2.Children assert the circuit court improperly granted partial summary judgment to Grandchildren on their claim for monies had and received because they are not members of SFH. Because we affirm the circuit court's holding that Grandchildren are members of SFH, we decline to address this issue. See Futch v. McAllister Towing of Georgetown, Inc., 335 S.C. 598, 613, 518 S.E.2d 591, 598 (1999) (holding an appellate court need not review remaining issues when its determination of a prior issue is dispositive).
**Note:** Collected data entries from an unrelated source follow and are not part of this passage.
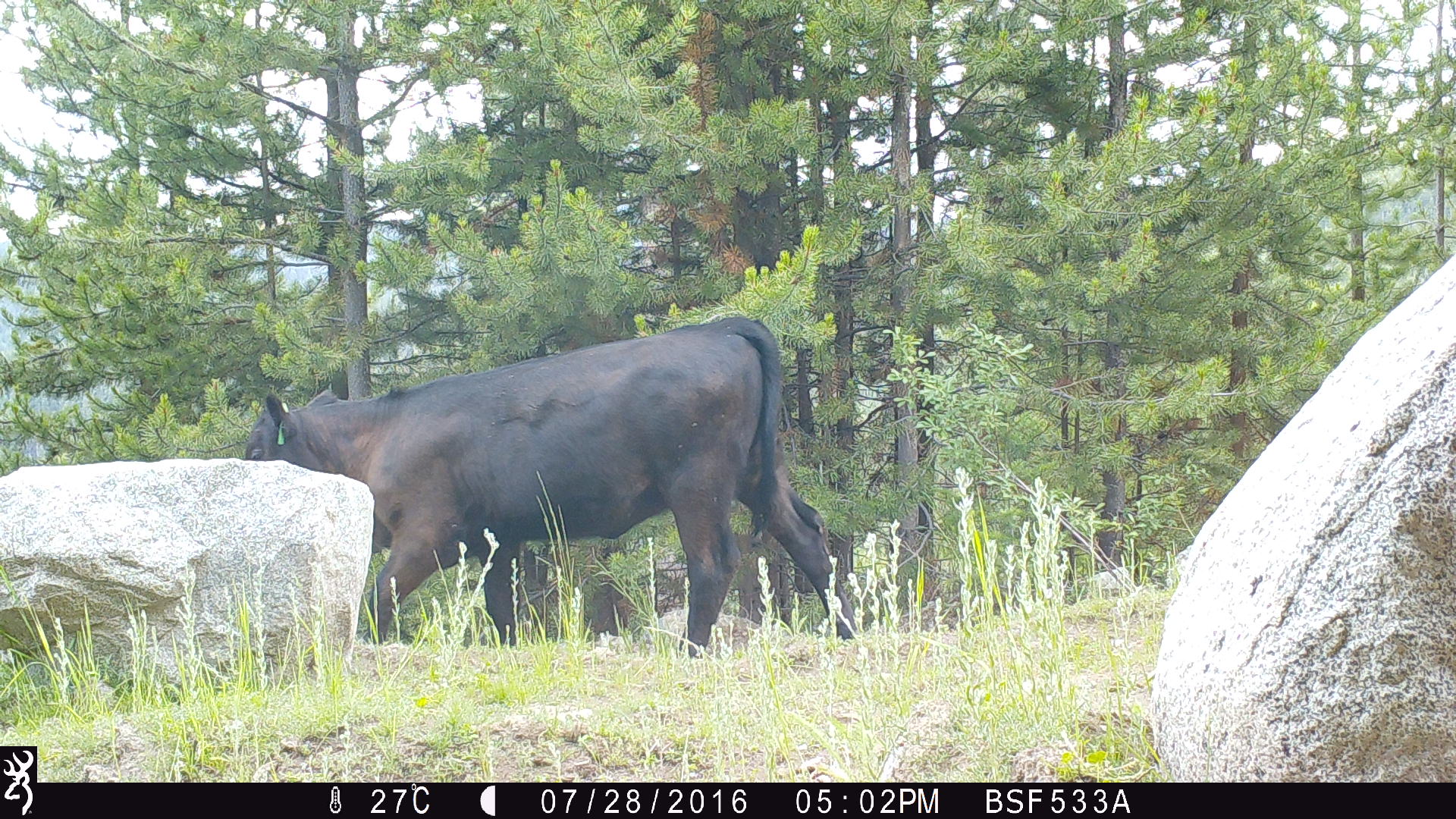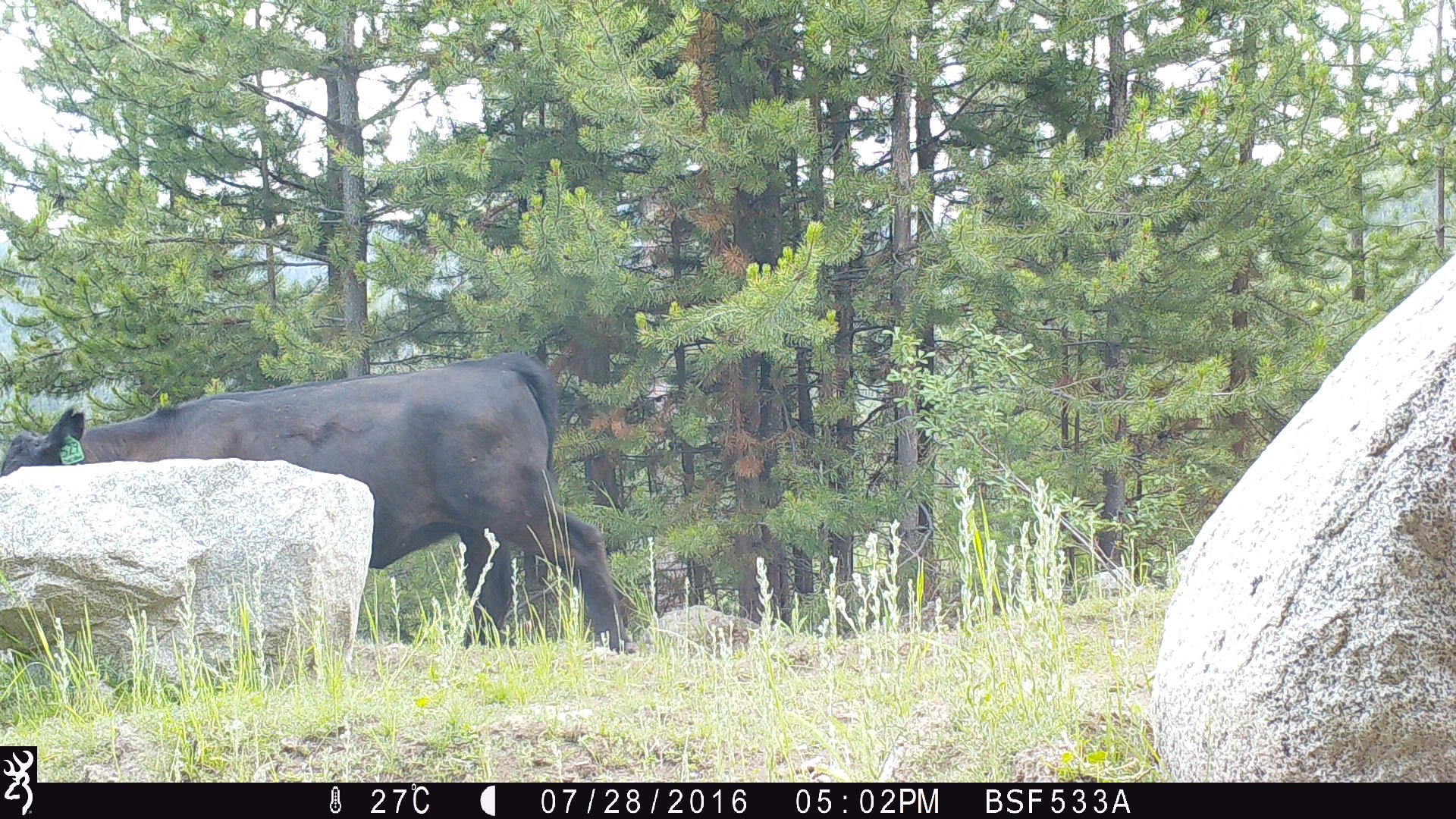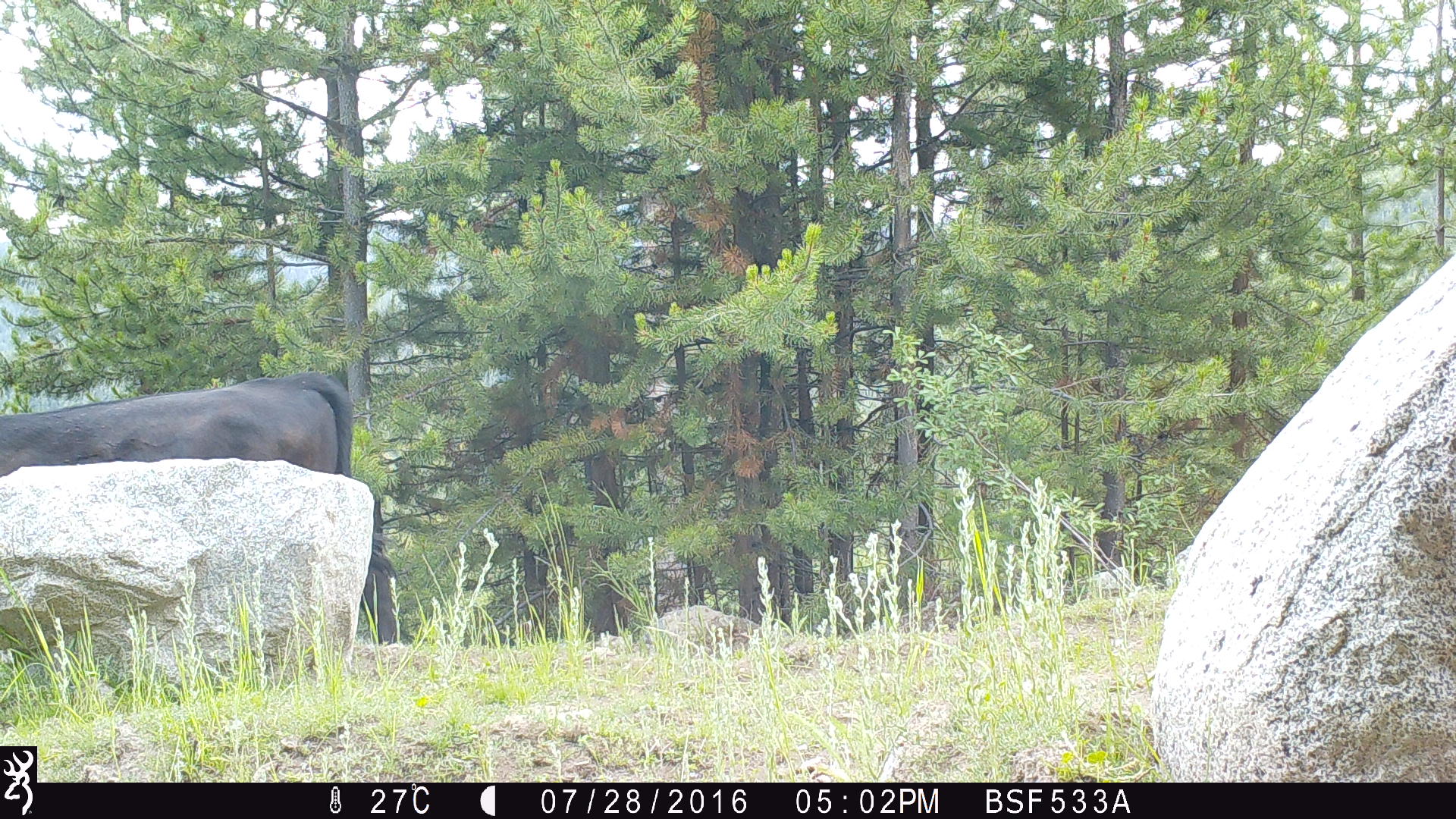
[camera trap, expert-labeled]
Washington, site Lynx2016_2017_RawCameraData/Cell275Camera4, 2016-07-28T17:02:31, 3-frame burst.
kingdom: Animalia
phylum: Chordata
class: Mammalia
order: Artiodactyla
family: Bovidae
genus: Bos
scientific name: Bos taurus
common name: domestic cattle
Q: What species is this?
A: Domestic cattle (Bos taurus).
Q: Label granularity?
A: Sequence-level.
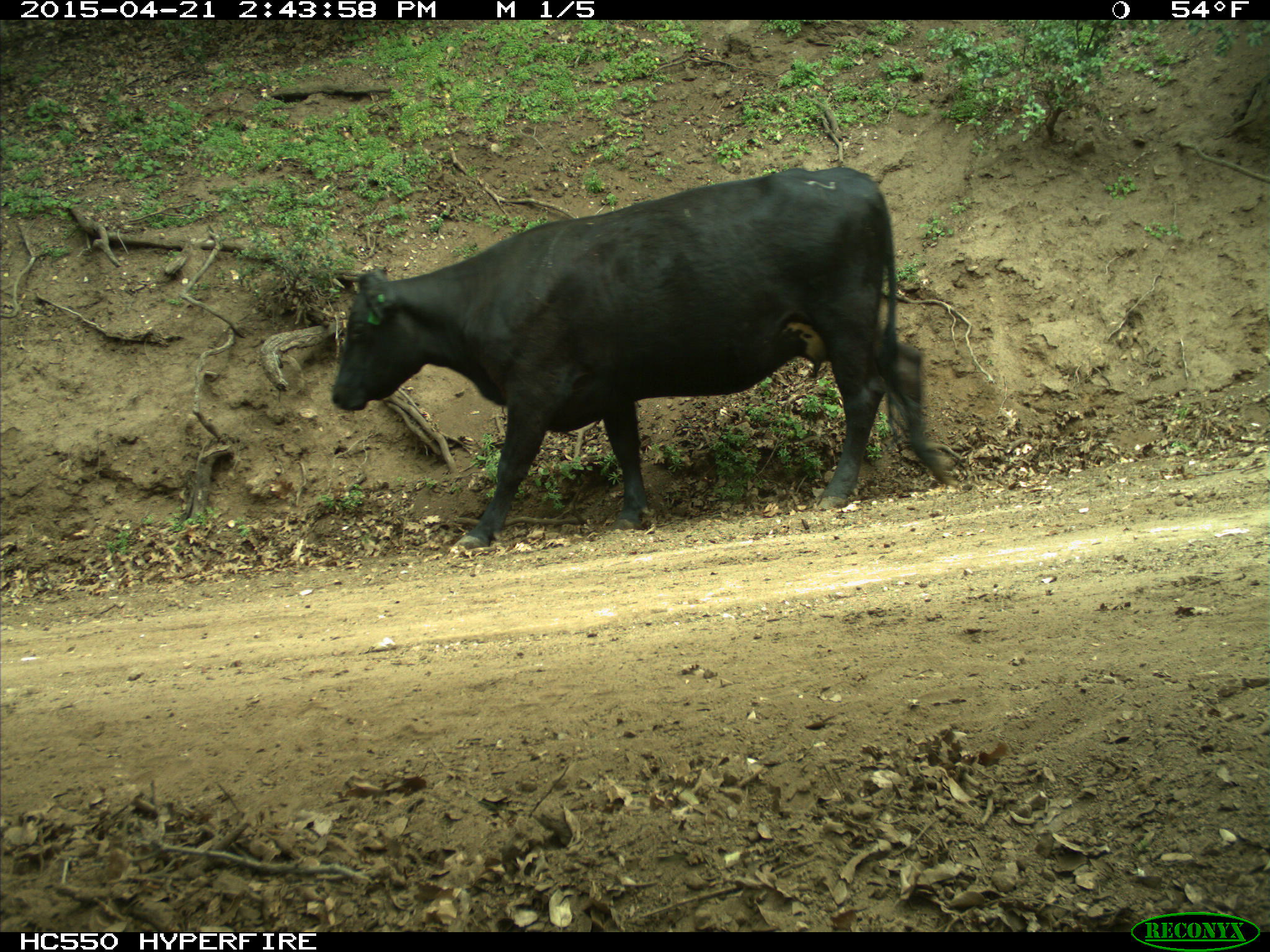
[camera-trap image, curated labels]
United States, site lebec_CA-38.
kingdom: Animalia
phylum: Chordata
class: Mammalia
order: Artiodactyla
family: Bovidae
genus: Bos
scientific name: Bos taurus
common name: domestic cow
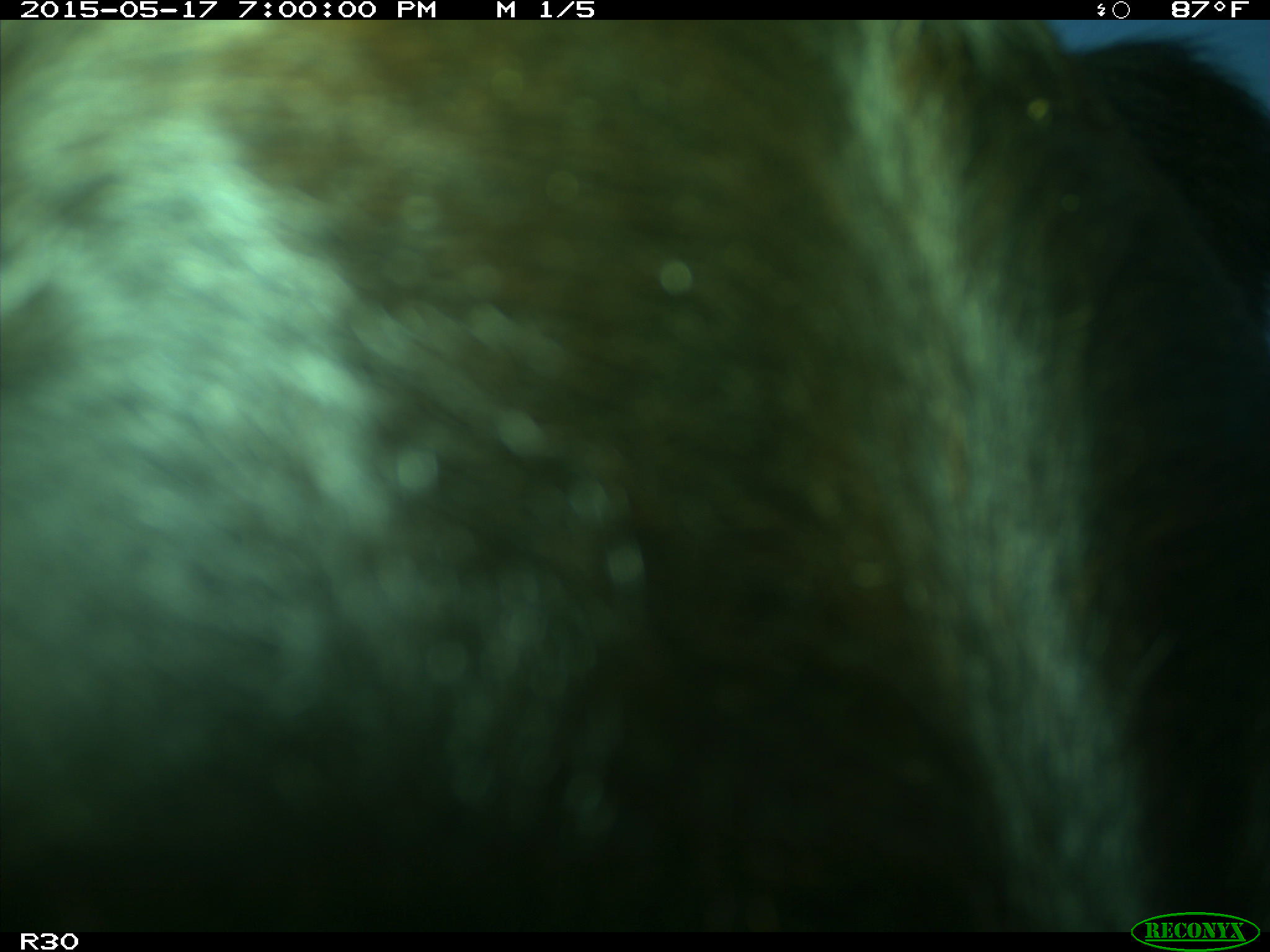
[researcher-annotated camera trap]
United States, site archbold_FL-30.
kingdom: Animalia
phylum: Chordata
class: Mammalia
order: Artiodactyla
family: Bovidae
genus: Bos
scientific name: Bos taurus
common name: domestic cow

3.Children contend the circuit court erred in granting Grandchildren's motion to compel discovery. As clearly defined by our precedent, the circuit court's order granting the motion to compel is interlocutory. Therefore, Children cannot immediately appeal the order, and this portion of their appeal must be dismissed. See Grosshuesch v. Cramer, 377 S.C. 12, 30, 659 S.E.2d 112, 122 (2008) ("[D]iscovery orders, in general, are interlocutory and are not immediately appealable because they do not, within the meaning of the appealability statute, involve the merits of the action or affect a substantial right."); Ex parte Wilson, 367 S.C. 7, 13, 625 S.E.2d 205, 208 (2005) (noting that "an order denying or compelling pretrial discovery is not directly appealable since it is an intermediate or interlocutory decision"); Tucker v. Honda of S.C. Mfg., Inc., 354 S.C. 574, 582 S.E.2d 405 (2003) (holding an order compelling discovery is not immediately appealable even if it is challenged as violating the attorney-client privilege); Davis v. Parkview Apartments, 409 S.C. 266, 280, 762 S.E.2d 535, 543 (2014) ("[T]o challenge the specific rulings of the discovery orders, the normal course is to refuse to comply, suffer contempt, and appeal from the contempt finding.").
AFFIRMED IN PART AND DISMISSED IN PART.
WILLIAMS, CJ, and KONDUROS and GEATHERS, JJ, concur.